Rising Mortgage Rates are Sending Home Prices Lower

For the first time in a decade, home prices in Southern California are falling.

After 10 years of largely uninterrupted gains, home values have turned negative, the result of rising mortgage rates that have squashed demand and caused sales to plummet.

The typical Southern California home price is now nearly 6% below the all-time high reached in May, according to data released by Zillow.

In September, the typical home price for the six-county region dropped 0.6% from August to $817,316, marking the fourth consecutive month that prices declined from the prior month. That hasn’t happened since early 2012.

Few, if any, major real estate experts predict Southern California home prices will fall like they did during the Great Recession. But values are coming down in many corners of the country, because they have to, according to economists.

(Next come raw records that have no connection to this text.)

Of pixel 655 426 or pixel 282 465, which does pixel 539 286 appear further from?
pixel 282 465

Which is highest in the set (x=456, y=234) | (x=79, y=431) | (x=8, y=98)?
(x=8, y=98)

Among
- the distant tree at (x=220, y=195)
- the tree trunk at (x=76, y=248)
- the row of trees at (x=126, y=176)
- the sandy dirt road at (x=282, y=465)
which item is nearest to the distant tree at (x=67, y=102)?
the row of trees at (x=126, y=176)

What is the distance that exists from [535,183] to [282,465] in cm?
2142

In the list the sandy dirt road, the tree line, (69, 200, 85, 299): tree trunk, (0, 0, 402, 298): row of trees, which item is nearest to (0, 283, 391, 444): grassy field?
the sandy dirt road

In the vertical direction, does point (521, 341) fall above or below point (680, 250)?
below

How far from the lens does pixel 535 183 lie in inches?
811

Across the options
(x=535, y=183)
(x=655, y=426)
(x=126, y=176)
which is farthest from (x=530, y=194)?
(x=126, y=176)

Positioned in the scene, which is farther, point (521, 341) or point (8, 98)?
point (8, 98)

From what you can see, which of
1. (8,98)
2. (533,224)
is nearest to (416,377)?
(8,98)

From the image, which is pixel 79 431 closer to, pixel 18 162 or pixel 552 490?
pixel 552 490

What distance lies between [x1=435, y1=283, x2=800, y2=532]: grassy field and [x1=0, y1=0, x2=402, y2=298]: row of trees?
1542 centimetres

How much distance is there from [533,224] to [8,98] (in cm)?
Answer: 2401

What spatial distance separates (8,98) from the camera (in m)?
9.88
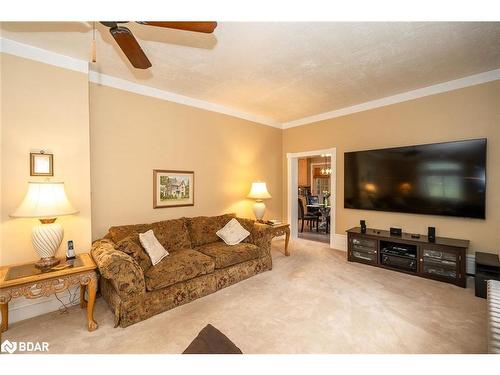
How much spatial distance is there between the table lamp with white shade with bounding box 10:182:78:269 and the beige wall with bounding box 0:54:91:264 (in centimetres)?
36

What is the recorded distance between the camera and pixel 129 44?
156 cm

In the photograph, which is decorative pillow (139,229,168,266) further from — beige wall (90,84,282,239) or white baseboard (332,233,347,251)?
white baseboard (332,233,347,251)

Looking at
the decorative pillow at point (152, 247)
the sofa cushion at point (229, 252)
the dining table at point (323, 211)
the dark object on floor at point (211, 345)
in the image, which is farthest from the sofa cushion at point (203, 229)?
the dining table at point (323, 211)

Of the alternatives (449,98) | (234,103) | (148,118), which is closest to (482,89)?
(449,98)

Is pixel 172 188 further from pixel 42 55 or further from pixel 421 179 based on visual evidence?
pixel 421 179

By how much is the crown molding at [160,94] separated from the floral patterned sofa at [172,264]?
6.31 feet

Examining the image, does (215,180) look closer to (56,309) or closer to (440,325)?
(56,309)

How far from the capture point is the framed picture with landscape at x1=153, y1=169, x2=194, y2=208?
343 centimetres

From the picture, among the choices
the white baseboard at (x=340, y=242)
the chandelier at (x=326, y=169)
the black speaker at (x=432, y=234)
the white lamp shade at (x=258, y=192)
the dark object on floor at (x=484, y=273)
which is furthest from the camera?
the chandelier at (x=326, y=169)

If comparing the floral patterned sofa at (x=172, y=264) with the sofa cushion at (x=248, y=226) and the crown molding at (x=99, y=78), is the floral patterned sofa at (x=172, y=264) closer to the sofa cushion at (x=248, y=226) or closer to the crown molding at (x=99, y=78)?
the sofa cushion at (x=248, y=226)

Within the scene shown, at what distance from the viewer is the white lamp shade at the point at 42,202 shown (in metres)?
2.02

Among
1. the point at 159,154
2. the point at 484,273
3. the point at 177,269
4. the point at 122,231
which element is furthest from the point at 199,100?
the point at 484,273

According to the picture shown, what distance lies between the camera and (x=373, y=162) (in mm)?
3982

For much of the pandemic, mortgage rates below 3% enabled buyers to bid up housing to new heights. But inflation and the Federal Reserve’s actions to fight it have helped push rates up sharply and drastically reduced what people can afford.

As of last week, the average rate on a 30-year fixed-rate mortgage was 6.66%, according to mortgage buyer Freddie Mac, more than double what it was a year earlier.

The increase adds nearly $1,500 to the monthly mortgage payment on an $817,316 house. For many buyers, that’s too much.

Eventually, price declines could help many buyers purchase a home.

But so far rising mortgage rates mean monthly payments for today’s lower-cost homes are still higher than the monthly payment if you purchased a house at the peak, assuming a 20% down payment.

In individual counties, price declines from the peak range from a 3.6% drop in Ventura County to a 6.7% decrease in Los Angeles County.

Given the strong demand earlier this year, data show prices are still higher than a year earlier in all Southern California counties.

And at the moment, many homeowners are deciding not to list their homes, because they don’t want to sell for less than their neighbors did, or give up their rock-bottom fixed-rate mortgage. That “seller strike” is limiting the number of homes on the market and preventing home prices from falling dramatically further, experts say.

Ultimately, just how far prices drop may depend on where interest rates settle. The further they go up, the more house prices will likely go down. And with rates climbing toward 7%, some experts are updating their forecasts.